Recently, considerable efforts have been made to understand the characteristics of acupuncture points [17, 18]. In our previous study, acupuncture point positioning for the entire body of a single person was done by using the 3D digital model of the normal man. The reference points or the landmarks were positioned based on the standard descriptions of the acupoints, and the formulae for the proportionalities between the acupoints and the reference points were presented everywhere on the body. We found that the 37% of the 361 standardized acupoints on the entire body were automatically linked to the reference points. The reference points accounted for 11% of the 361 acupoints, and the remaining acupoints (52%) were positioned point-by-point by using 3D computer graphics libraries [16]. In this study, we increased the number of subjects to six and confined the positioning area to their heads. For the locations of some acupoints, we used the morphological technique in which topographical constraints between acupoints were considered among the individuals. Many morphological approaches to handling medical image data have developed for use in basic research, as well as in clinical studies, in various fields [1922].

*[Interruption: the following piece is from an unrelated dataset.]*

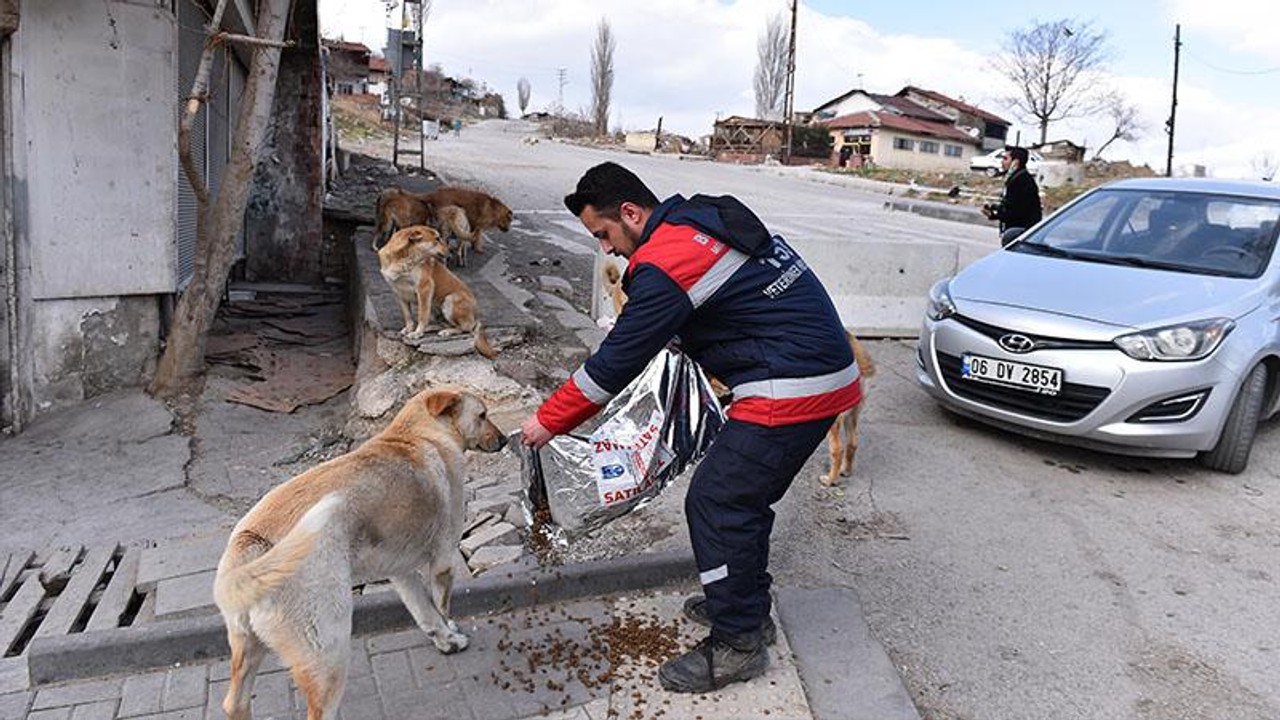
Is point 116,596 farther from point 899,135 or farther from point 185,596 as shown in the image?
point 899,135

Currently, substantial interrater variability in acupoint location and intrarater variability within the clinical setting exist because the optimal location of the point therapeutically may deviate from the location of the standard textbook point and may vary from treatment to treatment. That is, in addition to the anatomical, proportional, and morphological considerations for locating a point, a clinical palpatory consideration may also exist, which may involve modifying the textbook location of the point based upon the texture or the tension of the tissue as detected by the practitioner or based upon the “Ashi” tenderness felt by the patient. Our approach can also accommodate the localization of any additional points on the body that might be clinically relevant for treatment.

The traditional methods for acupoint localization are based on measurements along the surface of a body with cun, the traditional Chinese measure, which varies in length for different parts of the body and for different directions of the longitude (vertical) and latitude (horizontal). With a contrasting approach to this work, authors of [15] introduced three projection planes on the head for a 2D acupoint description system. For a definite viewing direction, all visible points on the body’s surface have one projection plane that is perpendicular to that viewing direction, and the visible points have corresponding projection points in that projection plane. Each projection point may be back-projected to the body’s surface to obtain the corresponding 3D coordinates. This project matching between the 2D and the 3D images is necessary to satisfy the traditional descriptions on positioning acupoints.

In conclusion, we propose a partially automated method and procedure for localizing the standardized acupuncture points on the heads of 3D digital CT human models taken from six living individuals. In the future, we expect to be able to develop for practical clinical use a fully automated method for positioning acupuncture points on the entire body of an individual.

Conflict of Interests

The authors declare that there is no conflict of interests regarding the publication of this paper.


The authors used the Digital Korean data that were produced and distributed by the Catholic Institute for Applied Anatomy, College of Medicine, Catholic University of Korea, and the Korean Institute of Science and Technology Information.